= Tererai Trent =

Zimbabwean-American woman (born c. 1965)

Tererai Trent (born c. 1965) is a Zimbabwean-American woman whose unlikely educational success has brought her international fame.

==Background and career==
Trent was born in the village of Zvipani in Karoi District, Mashonaland West Province. She was not allowed to go to her local school, Matau Primary School, as a child due to poverty as well as being female, although her brother Tinashe, an indifferent student, was given the opportunity to attend. She later recalled the men in the village including her father "pointing to the boys in the village and saying 'These are the breadwinners of tomorrow. We need to educate them. We need to send them to school. The girls will get married.'" She taught herself to read and write from her brother's books, and eventually started doing her brother's homework. When her teacher discovered this (because the homework was done so much better than the work her brother did at school) he begged Trent's father to allow her to attend school. She then attended school for a short period, but her father accepted a brideprice of a cow and married her off young. She had three children by age 18 and without a high school diploma. Her husband beat her for wanting an education. In 1991, Jo Luck from Heifer International visited her village and asked every woman about her greatest dream. Trent said she wanted to go to America and get a bachelor's degree, a master's, and eventually a PhD. Encouraged by her mother, Trent wrote down these dreams, put the paper in a scrap of tin, and buried it.

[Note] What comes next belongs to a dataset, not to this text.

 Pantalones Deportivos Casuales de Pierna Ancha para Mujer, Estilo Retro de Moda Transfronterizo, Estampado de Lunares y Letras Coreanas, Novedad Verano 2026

In 1998, she moved to Oklahoma with her husband and their five children. Three years later, she earned a bachelor's degree in agricultural education. In 2003, Trent earned her master's degree, and her husband was deported for abuse. She has since remarried, to Mark Trent, a plant pathologist whom she met at Oklahoma State University. After she earned each degree, she returned to Zimbabwe, unearthed her tin and checked off each goal she accomplished, one by one. In December 2009, she earned her doctorate from Western Michigan University; her thesis looked at HIV/AIDS prevention programs for women and girls in sub-Saharan Africa.

Her life story was featured in the 2009 book Half the Sky by Nicholas Kristof and Sheryl WuDunn, and in an excerpt of that book published by The New York Times Magazine. Subsequently, Oprah Winfrey ran a segment on Tererai in the Oprah episode concerning the book Half the Sky. Oprah sent a crew with Trent back to Zimbabwe to dig up the piece of tin in which she had buried the paper with her goals. Since earning her PhD in 2009, Trent obtained a two-year commitment to work with Heifer International (which paid for her PhD). Also in 2009, she founded the Tinogona Foundation, later renamed Tererai Trent International, which has built several schools in Zimbabwe. In 2013, she received her master's degree in Public Health (Epidemiology) from the UC Berkeley School of Public Health.

In May 2011, Oprah Winfrey revealed that Trent was her all-time favorite guest, and donated $1.5 million so that Trent could build her own school in her old village in Zimbabwe. The school was completed in 2014. In 2015, Trent published a children's book about her own life, called The Girl who Buried her Dreams in a Can, illustrated by Jan Spivey Gilchrist. Her 2017 self-help book, The Awakened Woman: Remembering & Igniting Our Sacred Dreams, with a foreword by Oprah Winfrey, was named the Outstanding Literary Work, Instructional at the 49th NAACP Image Awards. She has been an adjunct professor in Monitoring & Evaluation in Global Health at Drexel University since 2013.